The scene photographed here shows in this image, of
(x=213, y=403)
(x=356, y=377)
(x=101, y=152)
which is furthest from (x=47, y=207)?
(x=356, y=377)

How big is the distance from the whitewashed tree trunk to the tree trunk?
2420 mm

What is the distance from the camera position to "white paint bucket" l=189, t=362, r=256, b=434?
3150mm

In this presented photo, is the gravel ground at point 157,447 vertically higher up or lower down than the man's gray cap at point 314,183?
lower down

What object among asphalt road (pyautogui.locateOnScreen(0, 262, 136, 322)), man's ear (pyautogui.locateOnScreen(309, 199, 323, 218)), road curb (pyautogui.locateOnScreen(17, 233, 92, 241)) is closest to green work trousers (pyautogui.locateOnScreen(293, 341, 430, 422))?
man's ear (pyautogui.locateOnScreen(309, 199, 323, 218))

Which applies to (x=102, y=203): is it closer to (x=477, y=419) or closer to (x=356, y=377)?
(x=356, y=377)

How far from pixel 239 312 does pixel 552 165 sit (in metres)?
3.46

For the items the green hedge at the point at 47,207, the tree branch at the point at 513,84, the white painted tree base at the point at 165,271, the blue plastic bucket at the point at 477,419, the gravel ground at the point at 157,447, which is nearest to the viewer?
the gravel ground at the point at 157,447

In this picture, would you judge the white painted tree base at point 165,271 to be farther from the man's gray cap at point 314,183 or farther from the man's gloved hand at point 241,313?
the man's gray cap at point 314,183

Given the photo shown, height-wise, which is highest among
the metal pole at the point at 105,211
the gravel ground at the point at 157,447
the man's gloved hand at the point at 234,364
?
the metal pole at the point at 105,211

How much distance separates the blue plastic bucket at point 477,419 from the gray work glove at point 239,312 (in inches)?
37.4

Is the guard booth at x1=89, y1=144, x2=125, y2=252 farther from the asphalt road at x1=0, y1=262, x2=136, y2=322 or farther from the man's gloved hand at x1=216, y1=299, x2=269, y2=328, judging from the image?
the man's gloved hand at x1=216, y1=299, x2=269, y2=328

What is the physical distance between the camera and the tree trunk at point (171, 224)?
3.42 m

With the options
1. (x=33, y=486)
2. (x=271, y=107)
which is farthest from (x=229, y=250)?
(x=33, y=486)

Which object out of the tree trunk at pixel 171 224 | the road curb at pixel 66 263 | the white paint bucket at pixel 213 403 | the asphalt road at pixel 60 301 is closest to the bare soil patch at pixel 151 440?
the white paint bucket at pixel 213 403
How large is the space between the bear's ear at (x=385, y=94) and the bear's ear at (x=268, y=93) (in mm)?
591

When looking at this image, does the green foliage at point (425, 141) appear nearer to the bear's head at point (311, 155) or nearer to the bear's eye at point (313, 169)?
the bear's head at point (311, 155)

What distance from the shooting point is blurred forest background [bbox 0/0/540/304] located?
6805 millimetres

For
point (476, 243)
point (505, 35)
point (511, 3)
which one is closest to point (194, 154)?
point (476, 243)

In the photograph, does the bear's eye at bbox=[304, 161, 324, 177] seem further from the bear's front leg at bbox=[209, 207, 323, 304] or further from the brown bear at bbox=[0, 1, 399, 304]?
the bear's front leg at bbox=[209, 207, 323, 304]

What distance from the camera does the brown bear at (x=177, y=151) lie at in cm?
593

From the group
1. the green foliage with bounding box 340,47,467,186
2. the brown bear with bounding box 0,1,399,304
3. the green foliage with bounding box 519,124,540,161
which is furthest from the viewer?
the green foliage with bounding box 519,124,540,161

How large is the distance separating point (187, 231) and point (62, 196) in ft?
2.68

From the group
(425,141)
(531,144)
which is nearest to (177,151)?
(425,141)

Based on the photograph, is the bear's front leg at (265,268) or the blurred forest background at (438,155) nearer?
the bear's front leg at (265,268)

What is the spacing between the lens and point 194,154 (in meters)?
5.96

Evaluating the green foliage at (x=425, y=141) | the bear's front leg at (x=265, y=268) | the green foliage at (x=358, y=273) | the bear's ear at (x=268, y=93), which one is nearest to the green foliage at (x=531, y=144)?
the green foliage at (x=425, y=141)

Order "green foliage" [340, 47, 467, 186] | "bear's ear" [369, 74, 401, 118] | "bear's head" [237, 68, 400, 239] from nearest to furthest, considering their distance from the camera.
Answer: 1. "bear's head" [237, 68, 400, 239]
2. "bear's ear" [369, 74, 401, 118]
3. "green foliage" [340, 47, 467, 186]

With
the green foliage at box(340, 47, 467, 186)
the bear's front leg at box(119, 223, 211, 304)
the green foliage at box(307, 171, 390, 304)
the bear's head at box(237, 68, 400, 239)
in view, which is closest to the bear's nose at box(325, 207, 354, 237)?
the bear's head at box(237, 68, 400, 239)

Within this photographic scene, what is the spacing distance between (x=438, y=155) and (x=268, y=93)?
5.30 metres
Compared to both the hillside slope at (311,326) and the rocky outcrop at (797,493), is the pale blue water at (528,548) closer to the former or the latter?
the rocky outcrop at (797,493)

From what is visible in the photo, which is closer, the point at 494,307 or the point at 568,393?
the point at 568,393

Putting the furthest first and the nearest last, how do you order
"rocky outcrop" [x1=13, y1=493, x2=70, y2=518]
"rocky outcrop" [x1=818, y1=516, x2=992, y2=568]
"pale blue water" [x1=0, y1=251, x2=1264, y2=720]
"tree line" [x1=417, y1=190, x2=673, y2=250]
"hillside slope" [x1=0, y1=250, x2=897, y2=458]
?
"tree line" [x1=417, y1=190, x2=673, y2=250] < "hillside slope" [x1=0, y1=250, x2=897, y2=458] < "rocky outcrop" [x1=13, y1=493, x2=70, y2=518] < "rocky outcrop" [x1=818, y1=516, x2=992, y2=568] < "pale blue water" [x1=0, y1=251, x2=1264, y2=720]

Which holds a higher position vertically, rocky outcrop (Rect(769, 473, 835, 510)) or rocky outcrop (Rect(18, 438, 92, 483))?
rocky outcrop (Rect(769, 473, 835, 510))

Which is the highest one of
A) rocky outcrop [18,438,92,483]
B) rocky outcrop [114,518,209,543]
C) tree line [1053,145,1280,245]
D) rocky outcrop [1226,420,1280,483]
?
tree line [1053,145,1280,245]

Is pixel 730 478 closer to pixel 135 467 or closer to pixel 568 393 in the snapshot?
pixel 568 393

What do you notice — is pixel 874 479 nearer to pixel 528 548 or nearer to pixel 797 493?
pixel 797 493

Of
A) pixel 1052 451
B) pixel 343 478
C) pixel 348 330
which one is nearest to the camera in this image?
------------
*YOUR OBJECTIVE:*
Every line above should be printed again exactly as it stands.

*SOLUTION BELOW:*
The scene photographed here shows in this image, of
(x=213, y=403)
(x=356, y=377)
(x=101, y=152)
which is furthest from (x=47, y=207)?
(x=356, y=377)

How big is the distance from the whitewashed tree trunk to the tree trunk?
2420 mm

What is the distance from the camera position to "white paint bucket" l=189, t=362, r=256, b=434?
3150mm

In this presented photo, is the gravel ground at point 157,447 vertically higher up or lower down than the man's gray cap at point 314,183?
lower down

What object among asphalt road (pyautogui.locateOnScreen(0, 262, 136, 322)), man's ear (pyautogui.locateOnScreen(309, 199, 323, 218)), road curb (pyautogui.locateOnScreen(17, 233, 92, 241)) is closest to green work trousers (pyautogui.locateOnScreen(293, 341, 430, 422))?
man's ear (pyautogui.locateOnScreen(309, 199, 323, 218))

Which applies to (x=102, y=203): is it closer to (x=477, y=419) or closer to (x=356, y=377)?
(x=356, y=377)

How far from pixel 239 312 does pixel 552 165 sit (in metres)?
3.46

For the items the green hedge at the point at 47,207, the tree branch at the point at 513,84, the white painted tree base at the point at 165,271, the blue plastic bucket at the point at 477,419, the gravel ground at the point at 157,447, which is nearest to the viewer?
the gravel ground at the point at 157,447

In this picture, would you judge the white painted tree base at point 165,271 to be farther from the man's gray cap at point 314,183 or farther from the man's gloved hand at point 241,313?
the man's gray cap at point 314,183

Given the photo shown, height-wise, which is highest among
the metal pole at the point at 105,211
the gravel ground at the point at 157,447
the man's gloved hand at the point at 234,364
?
the metal pole at the point at 105,211

How much distance separates the blue plastic bucket at point 477,419 from the gray work glove at point 239,312 (in inches)?
37.4

Is the guard booth at x1=89, y1=144, x2=125, y2=252 farther from the asphalt road at x1=0, y1=262, x2=136, y2=322 or farther from the man's gloved hand at x1=216, y1=299, x2=269, y2=328, judging from the image?
the man's gloved hand at x1=216, y1=299, x2=269, y2=328

What is the physical distance between the camera and the tree trunk at point (171, 224)?
3.42 m

With the options
1. (x=33, y=486)
2. (x=271, y=107)
which is farthest from (x=229, y=250)?
(x=33, y=486)

Which object out of the tree trunk at pixel 171 224 | the road curb at pixel 66 263 | the white paint bucket at pixel 213 403 | the asphalt road at pixel 60 301 is closest to the bare soil patch at pixel 151 440?
the white paint bucket at pixel 213 403
How large is the space between the bear's ear at (x=385, y=94) and the bear's ear at (x=268, y=93) (in mm)?
591

When looking at this image, does the green foliage at point (425, 141) appear nearer to the bear's head at point (311, 155) or nearer to the bear's eye at point (313, 169)?
the bear's head at point (311, 155)

What distance from the shooting point is blurred forest background [bbox 0/0/540/304] located?
6805 millimetres

For
point (476, 243)
point (505, 35)
point (511, 3)
which one is closest to point (194, 154)?
point (476, 243)

In the photograph, does the bear's eye at bbox=[304, 161, 324, 177] seem further from the bear's front leg at bbox=[209, 207, 323, 304] or further from the brown bear at bbox=[0, 1, 399, 304]?
the bear's front leg at bbox=[209, 207, 323, 304]

What distance from the camera does the brown bear at (x=177, y=151) lie at in cm?
593

From the group
1. the green foliage with bounding box 340,47,467,186
2. the brown bear with bounding box 0,1,399,304
3. the green foliage with bounding box 519,124,540,161
which is furthest from the viewer?
the green foliage with bounding box 519,124,540,161

How large is the distance separating point (187, 231) and point (62, 196) in ft?
2.68

From the group
(425,141)
(531,144)
which is nearest to (177,151)?
(425,141)

Based on the photograph, is the bear's front leg at (265,268) or the blurred forest background at (438,155) nearer?
the bear's front leg at (265,268)

What is the spacing between the lens and point 194,154 (in meters)?
5.96

Evaluating the green foliage at (x=425, y=141) | the bear's front leg at (x=265, y=268) | the green foliage at (x=358, y=273) | the bear's ear at (x=268, y=93), which one is nearest to the green foliage at (x=531, y=144)?
the green foliage at (x=425, y=141)

Order "green foliage" [340, 47, 467, 186] | "bear's ear" [369, 74, 401, 118] | "bear's head" [237, 68, 400, 239] from nearest to furthest, considering their distance from the camera.
Answer: 1. "bear's head" [237, 68, 400, 239]
2. "bear's ear" [369, 74, 401, 118]
3. "green foliage" [340, 47, 467, 186]

With
the green foliage at box(340, 47, 467, 186)
the bear's front leg at box(119, 223, 211, 304)
the green foliage at box(307, 171, 390, 304)
the bear's head at box(237, 68, 400, 239)
in view, which is closest to the bear's nose at box(325, 207, 354, 237)?
the bear's head at box(237, 68, 400, 239)

Within this photographic scene, what is the spacing distance between (x=438, y=155) and (x=268, y=93)?
5.30 metres
Compared to both the hillside slope at (311,326) and the rocky outcrop at (797,493), is the pale blue water at (528,548) closer to the former or the latter?
the rocky outcrop at (797,493)

From what is visible in the photo, which is closer, the point at 494,307 or the point at 568,393?
the point at 568,393

Putting the furthest first and the nearest last, how do you order
"rocky outcrop" [x1=13, y1=493, x2=70, y2=518]
"rocky outcrop" [x1=818, y1=516, x2=992, y2=568]
"pale blue water" [x1=0, y1=251, x2=1264, y2=720]
"tree line" [x1=417, y1=190, x2=673, y2=250]
"hillside slope" [x1=0, y1=250, x2=897, y2=458]
?
"tree line" [x1=417, y1=190, x2=673, y2=250] < "hillside slope" [x1=0, y1=250, x2=897, y2=458] < "rocky outcrop" [x1=13, y1=493, x2=70, y2=518] < "rocky outcrop" [x1=818, y1=516, x2=992, y2=568] < "pale blue water" [x1=0, y1=251, x2=1264, y2=720]

Which holds a higher position vertically, rocky outcrop (Rect(769, 473, 835, 510)) or rocky outcrop (Rect(18, 438, 92, 483))?
rocky outcrop (Rect(769, 473, 835, 510))

Which is the highest one of
A) rocky outcrop [18,438,92,483]
B) rocky outcrop [114,518,209,543]
C) tree line [1053,145,1280,245]
D) rocky outcrop [1226,420,1280,483]
?
tree line [1053,145,1280,245]

Is pixel 730 478 closer to pixel 135 467 or closer to pixel 568 393 in the snapshot?
pixel 568 393

What do you notice — is pixel 874 479 nearer to pixel 528 548 or nearer to pixel 797 493?
pixel 797 493

Of
A) pixel 1052 451
B) pixel 343 478
C) pixel 348 330
which one is nearest to the camera in this image?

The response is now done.